AVAILABLE RECORDS Start Marker
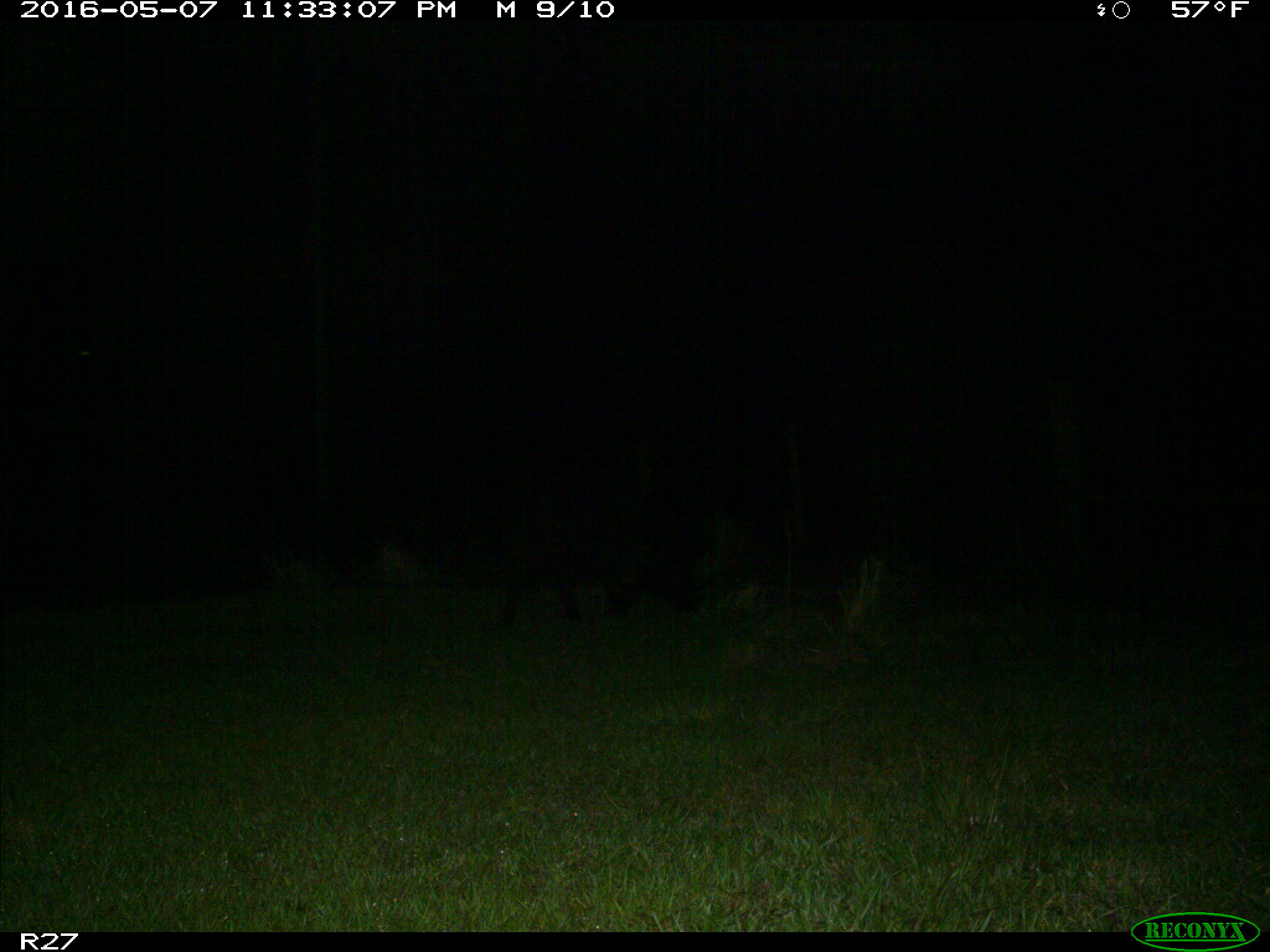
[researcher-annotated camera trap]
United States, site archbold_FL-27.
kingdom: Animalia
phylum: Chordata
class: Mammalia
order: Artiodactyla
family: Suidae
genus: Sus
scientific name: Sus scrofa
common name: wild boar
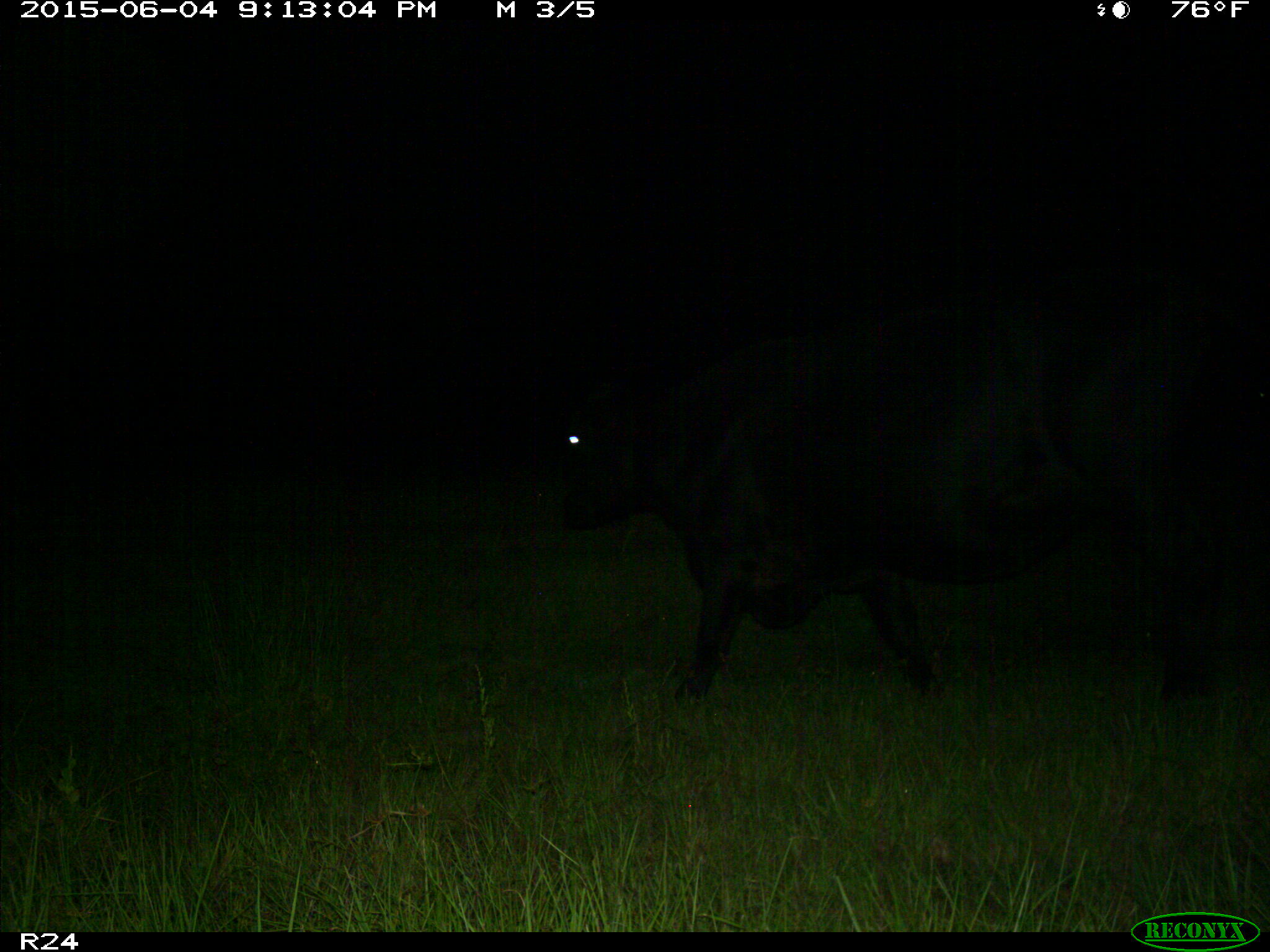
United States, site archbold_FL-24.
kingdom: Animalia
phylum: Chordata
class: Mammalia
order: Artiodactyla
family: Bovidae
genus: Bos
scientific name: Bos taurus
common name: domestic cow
AVAILABLE RECORDS End Marker
AVAILABLE RECORDS Start Marker
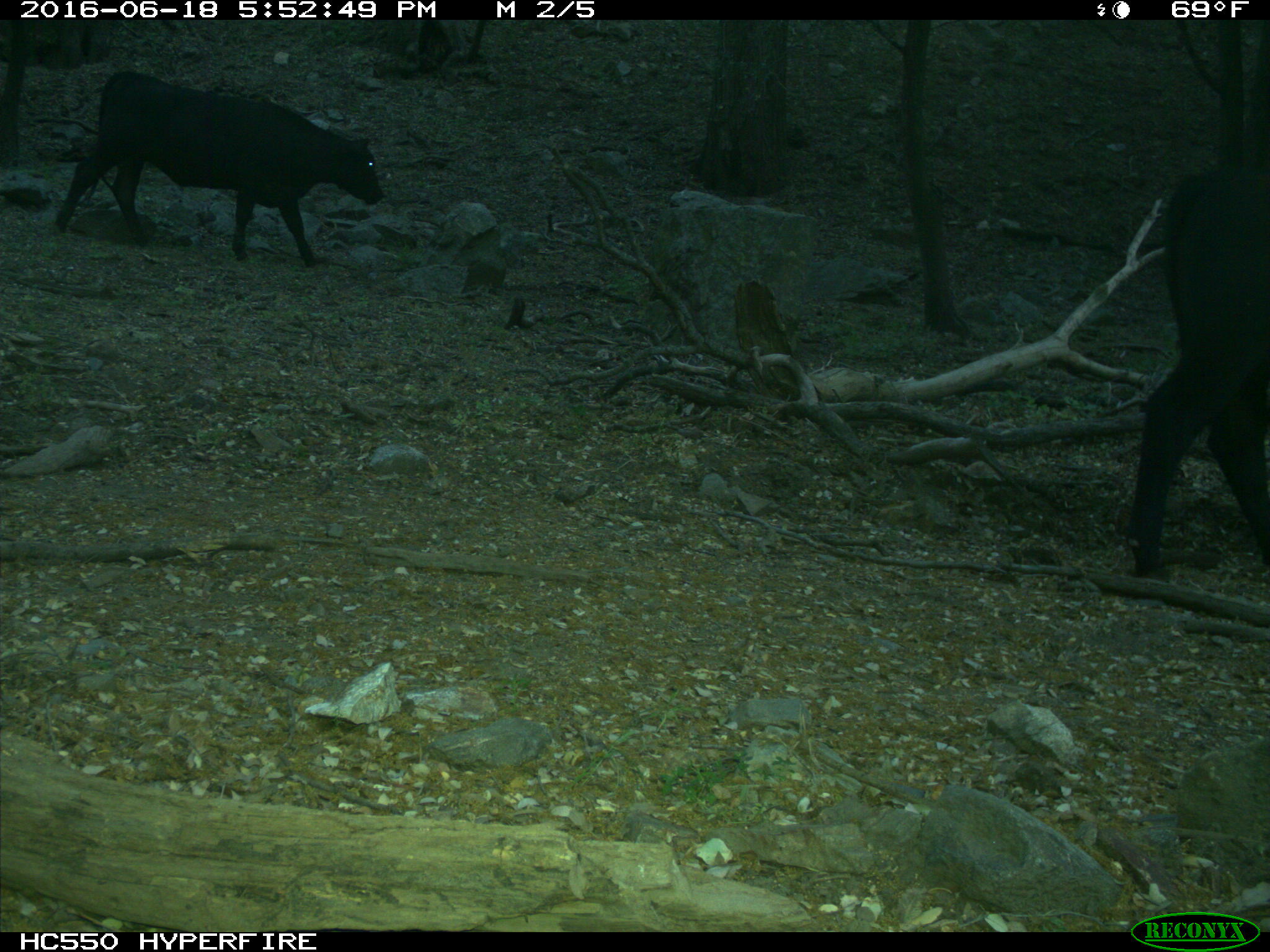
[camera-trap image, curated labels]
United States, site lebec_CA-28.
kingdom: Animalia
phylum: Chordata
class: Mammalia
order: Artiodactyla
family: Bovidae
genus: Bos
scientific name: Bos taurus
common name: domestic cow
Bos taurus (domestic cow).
AVAILABLE RECORDS End Marker
= REQUIREMENT =
Each line in the data that holds the word "site" must be copied.

= RESPONSE TO THE TASK =
United States, site archbold_FL-27.
United States, site archbold_FL-24.
United States, site lebec_CA-28.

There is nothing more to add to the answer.